Data Mesh & Platform Thinking

Centralized data teams become bottlenecks at scale — every domain waits for one team to build their pipelines. Data mesh addresses this by treating data as a product, assigning domain ownership to the teams that understand the data best, and providing shared infrastructure that makes self-serve feasible. It is an organizational and architectural pattern, not a technology choice.

How It Works

One team owns all pipelines. Every domain waits in queue.

Data Platform Team

↑ bottleneck ↑

Growth

Wait: 3 weeks

Payments

Wait: 5 weeks

Ops

Wait: 2 weeks

Marketing

Wait: 4 weeks

Bottleneck: 4 domains, 1 team. Pipelines built without domain knowledge.

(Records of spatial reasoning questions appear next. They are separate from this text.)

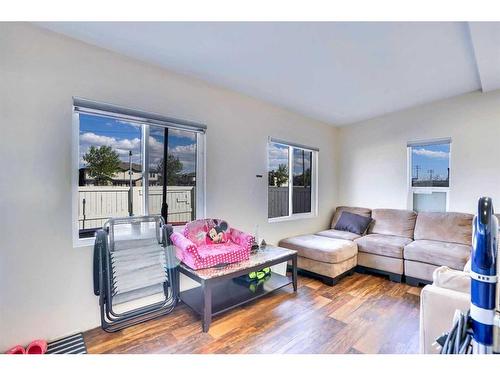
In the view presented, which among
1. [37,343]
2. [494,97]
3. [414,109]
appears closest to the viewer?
[37,343]

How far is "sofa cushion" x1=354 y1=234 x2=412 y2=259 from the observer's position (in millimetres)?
3117

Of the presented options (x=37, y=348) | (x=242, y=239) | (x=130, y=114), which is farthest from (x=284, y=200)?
(x=37, y=348)

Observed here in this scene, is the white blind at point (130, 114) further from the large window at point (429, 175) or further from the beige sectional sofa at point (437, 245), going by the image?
the large window at point (429, 175)

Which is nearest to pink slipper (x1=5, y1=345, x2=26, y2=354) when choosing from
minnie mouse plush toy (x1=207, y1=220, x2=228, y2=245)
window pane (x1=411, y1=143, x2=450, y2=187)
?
minnie mouse plush toy (x1=207, y1=220, x2=228, y2=245)

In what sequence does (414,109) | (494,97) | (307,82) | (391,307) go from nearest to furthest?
(391,307), (307,82), (494,97), (414,109)

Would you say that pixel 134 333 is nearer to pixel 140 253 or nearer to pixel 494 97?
pixel 140 253

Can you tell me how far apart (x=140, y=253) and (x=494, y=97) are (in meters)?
4.41

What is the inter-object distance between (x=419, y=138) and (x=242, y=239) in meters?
3.05

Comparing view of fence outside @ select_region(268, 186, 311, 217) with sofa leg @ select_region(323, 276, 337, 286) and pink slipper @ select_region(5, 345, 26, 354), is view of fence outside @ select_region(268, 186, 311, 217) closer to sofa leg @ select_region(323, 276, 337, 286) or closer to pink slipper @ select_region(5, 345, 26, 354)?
sofa leg @ select_region(323, 276, 337, 286)

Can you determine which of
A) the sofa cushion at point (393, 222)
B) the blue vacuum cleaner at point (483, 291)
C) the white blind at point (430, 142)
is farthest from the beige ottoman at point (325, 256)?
the blue vacuum cleaner at point (483, 291)

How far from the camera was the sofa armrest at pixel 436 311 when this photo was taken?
1316 millimetres

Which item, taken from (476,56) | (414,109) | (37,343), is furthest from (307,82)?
(37,343)

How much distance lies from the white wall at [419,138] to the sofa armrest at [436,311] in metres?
2.66

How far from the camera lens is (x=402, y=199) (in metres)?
3.89
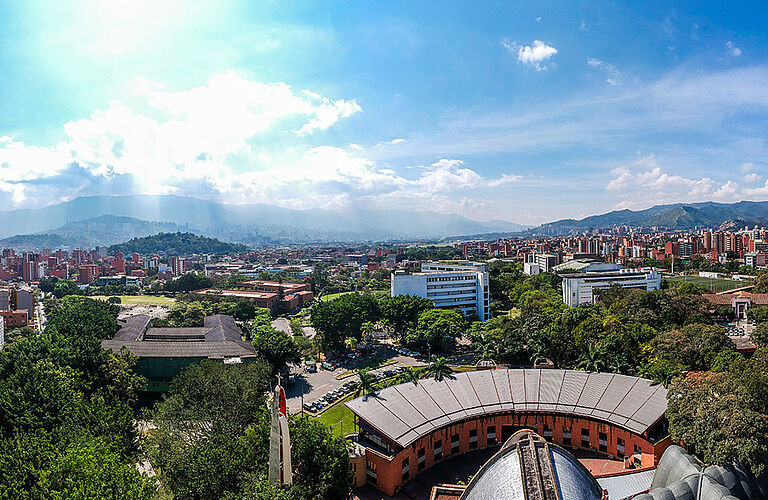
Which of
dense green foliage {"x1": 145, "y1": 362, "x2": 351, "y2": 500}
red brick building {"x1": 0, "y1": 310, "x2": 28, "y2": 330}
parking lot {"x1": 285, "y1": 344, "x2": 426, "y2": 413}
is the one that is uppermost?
dense green foliage {"x1": 145, "y1": 362, "x2": 351, "y2": 500}

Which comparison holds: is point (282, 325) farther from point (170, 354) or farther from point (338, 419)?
→ point (338, 419)

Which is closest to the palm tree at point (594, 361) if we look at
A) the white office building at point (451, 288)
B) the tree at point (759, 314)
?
the tree at point (759, 314)

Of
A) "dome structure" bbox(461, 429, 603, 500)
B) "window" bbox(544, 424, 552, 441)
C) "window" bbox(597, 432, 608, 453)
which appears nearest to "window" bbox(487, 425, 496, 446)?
"window" bbox(544, 424, 552, 441)

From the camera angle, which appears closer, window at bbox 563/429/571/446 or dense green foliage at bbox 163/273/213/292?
window at bbox 563/429/571/446

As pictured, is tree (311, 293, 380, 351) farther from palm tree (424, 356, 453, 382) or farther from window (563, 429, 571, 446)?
window (563, 429, 571, 446)

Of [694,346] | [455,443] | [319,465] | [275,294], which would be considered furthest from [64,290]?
[694,346]

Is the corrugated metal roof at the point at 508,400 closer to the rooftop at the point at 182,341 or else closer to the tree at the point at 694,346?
the tree at the point at 694,346

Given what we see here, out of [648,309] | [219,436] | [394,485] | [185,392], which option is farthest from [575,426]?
[648,309]
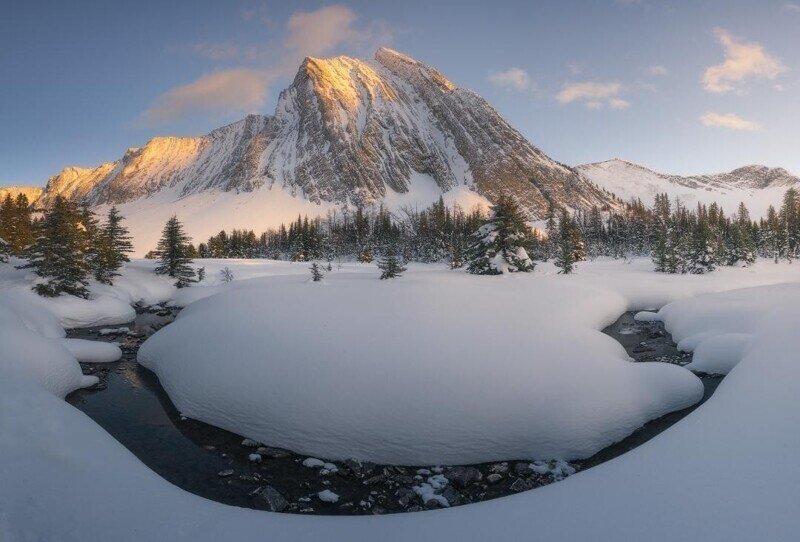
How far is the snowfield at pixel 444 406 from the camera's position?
636 cm

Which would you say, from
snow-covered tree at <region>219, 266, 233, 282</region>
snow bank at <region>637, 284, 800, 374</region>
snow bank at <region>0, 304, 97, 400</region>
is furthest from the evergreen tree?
snow bank at <region>637, 284, 800, 374</region>

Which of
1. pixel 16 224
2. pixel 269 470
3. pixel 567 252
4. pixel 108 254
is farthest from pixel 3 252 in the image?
pixel 567 252

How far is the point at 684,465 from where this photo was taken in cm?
741

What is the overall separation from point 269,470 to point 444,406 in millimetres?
5078

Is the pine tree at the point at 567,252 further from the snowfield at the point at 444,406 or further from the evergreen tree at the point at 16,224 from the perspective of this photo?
the evergreen tree at the point at 16,224

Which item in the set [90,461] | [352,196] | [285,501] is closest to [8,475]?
[90,461]

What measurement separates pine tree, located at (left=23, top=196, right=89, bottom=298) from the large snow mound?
55.9ft

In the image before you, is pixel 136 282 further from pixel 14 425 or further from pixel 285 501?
pixel 285 501

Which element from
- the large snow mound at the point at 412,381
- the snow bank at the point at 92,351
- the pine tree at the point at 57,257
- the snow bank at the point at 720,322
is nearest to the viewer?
the large snow mound at the point at 412,381

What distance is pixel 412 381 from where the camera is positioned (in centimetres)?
1240

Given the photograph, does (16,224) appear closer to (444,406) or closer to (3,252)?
(3,252)

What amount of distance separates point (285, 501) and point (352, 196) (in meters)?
185

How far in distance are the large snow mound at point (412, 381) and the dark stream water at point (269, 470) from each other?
1.28 ft

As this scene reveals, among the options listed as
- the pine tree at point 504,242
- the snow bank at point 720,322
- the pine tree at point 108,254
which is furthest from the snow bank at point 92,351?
the snow bank at point 720,322
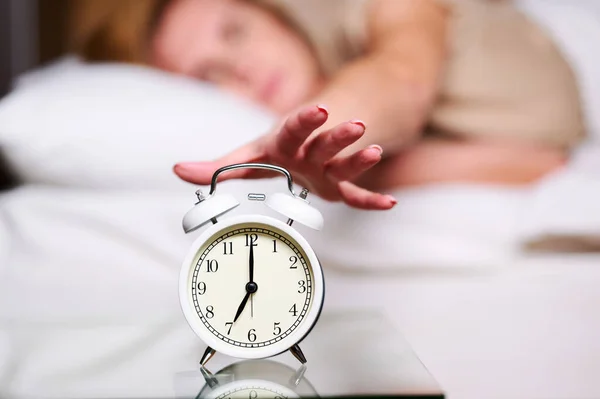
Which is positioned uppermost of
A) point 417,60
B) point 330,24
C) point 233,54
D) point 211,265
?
point 330,24

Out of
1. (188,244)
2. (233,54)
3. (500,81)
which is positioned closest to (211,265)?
(188,244)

Ownership unclear when things break.

Toggle between the two modes above. In the centralized model, all four domains (Growth, Payments, Ops, Marketing) queue requests to a single Data Platform team. Wait times of 2–5 weeks are common — not because the data team is slow, but because the queue is long and the team lacks domain context to prioritize correctly.

In the mesh model, each domain team owns and publishes its own data product. The Data Platform team shifts from a delivery team to an infrastructure team — providing the shared tooling (catalog, lineage, quality checks) that makes domain ownership viable.

A centralized data team at scale is structurally equivalent to a centralized operations team in a software organization — a team that every engineering team must wait on for every deployment. The solution in software was DevOps: give each team the tools and responsibility to deploy their own services. Data mesh is the same answer applied to data: give each domain team the tools and responsibility to publish their own data products, with a platform team providing the shared infrastructure that makes it feasible without requiring every domain team to become data infrastructure experts.

The four principles of data mesh

Zhamak Dehghani's data mesh (2019) defines four principles:

1. Domain ownership: data is owned and produced by the domain team that understands it best. The Payments team owns payments.transactions — they understand the schema, the edge cases, the SLA that's appropriate. They don't hand it off to a centralized team that must learn the domain to serve it.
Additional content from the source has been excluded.